§ Data in this exercise

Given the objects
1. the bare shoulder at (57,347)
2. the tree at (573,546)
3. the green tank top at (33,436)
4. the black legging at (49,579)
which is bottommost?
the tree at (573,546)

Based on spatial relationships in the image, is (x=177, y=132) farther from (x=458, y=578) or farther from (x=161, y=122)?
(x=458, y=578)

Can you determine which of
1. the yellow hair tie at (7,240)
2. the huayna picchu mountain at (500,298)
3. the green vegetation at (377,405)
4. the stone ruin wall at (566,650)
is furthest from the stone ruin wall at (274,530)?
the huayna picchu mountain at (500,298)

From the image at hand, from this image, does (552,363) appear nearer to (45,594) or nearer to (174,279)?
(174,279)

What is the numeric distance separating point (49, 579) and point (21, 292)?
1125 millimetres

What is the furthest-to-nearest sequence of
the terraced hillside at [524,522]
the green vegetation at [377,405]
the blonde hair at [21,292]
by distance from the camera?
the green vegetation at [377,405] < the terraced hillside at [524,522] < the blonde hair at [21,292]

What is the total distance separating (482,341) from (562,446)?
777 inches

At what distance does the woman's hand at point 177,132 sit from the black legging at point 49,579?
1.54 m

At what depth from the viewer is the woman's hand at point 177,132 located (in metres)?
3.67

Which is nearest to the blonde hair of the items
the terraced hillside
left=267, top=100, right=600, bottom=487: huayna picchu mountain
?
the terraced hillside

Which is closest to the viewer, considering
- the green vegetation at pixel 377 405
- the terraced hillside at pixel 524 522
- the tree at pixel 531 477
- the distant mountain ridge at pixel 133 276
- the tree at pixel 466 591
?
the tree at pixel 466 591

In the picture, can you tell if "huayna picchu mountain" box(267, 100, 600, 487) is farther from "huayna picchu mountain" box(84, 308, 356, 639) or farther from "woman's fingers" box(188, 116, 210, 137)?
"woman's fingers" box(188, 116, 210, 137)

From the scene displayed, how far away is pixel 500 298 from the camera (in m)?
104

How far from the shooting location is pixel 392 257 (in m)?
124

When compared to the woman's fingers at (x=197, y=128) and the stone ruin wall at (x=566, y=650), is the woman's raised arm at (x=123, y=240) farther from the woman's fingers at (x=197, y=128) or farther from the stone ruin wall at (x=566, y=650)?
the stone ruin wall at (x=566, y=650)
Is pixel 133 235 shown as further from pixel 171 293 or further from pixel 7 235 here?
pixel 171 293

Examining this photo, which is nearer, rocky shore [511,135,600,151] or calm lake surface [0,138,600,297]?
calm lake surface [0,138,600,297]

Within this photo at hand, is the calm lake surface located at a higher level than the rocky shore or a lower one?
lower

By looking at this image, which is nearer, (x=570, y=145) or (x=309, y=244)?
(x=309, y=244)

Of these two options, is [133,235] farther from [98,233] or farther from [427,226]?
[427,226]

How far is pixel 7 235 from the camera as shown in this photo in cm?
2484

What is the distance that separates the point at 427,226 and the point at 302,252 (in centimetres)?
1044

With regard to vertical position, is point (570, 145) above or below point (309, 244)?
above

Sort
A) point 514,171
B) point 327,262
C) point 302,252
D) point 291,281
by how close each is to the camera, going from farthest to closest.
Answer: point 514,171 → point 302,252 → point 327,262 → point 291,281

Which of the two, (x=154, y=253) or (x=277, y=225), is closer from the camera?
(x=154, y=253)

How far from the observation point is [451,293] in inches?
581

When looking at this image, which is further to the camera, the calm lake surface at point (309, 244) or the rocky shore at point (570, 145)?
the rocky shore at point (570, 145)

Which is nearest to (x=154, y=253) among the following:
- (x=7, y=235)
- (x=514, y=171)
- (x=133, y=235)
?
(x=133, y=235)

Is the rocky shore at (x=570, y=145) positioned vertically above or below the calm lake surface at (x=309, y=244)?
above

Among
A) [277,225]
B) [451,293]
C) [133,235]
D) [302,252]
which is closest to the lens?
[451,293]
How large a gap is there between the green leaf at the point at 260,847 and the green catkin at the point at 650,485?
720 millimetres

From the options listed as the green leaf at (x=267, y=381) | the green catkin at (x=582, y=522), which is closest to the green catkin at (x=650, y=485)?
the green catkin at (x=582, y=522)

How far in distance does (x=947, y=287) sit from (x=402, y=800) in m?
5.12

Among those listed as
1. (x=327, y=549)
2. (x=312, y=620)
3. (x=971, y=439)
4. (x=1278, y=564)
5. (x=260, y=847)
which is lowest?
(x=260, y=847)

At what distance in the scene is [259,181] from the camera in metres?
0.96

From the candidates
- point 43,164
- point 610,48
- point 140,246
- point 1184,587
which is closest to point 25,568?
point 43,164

§ Problem description
Copy the material from the line containing "Among those listed as" through the end, swapping "candidates" for "options" and changing nothing else.

§ Worked solution
Among those listed as
1. (x=327, y=549)
2. (x=312, y=620)
3. (x=971, y=439)
4. (x=1278, y=564)
5. (x=260, y=847)
which is lowest?
(x=260, y=847)

At what distance in the scene is [259,181] from the camera in metres?
0.96

From the options
- point 43,164
- point 610,48
- point 140,246
- point 1184,587
which is closest to point 25,568?
point 43,164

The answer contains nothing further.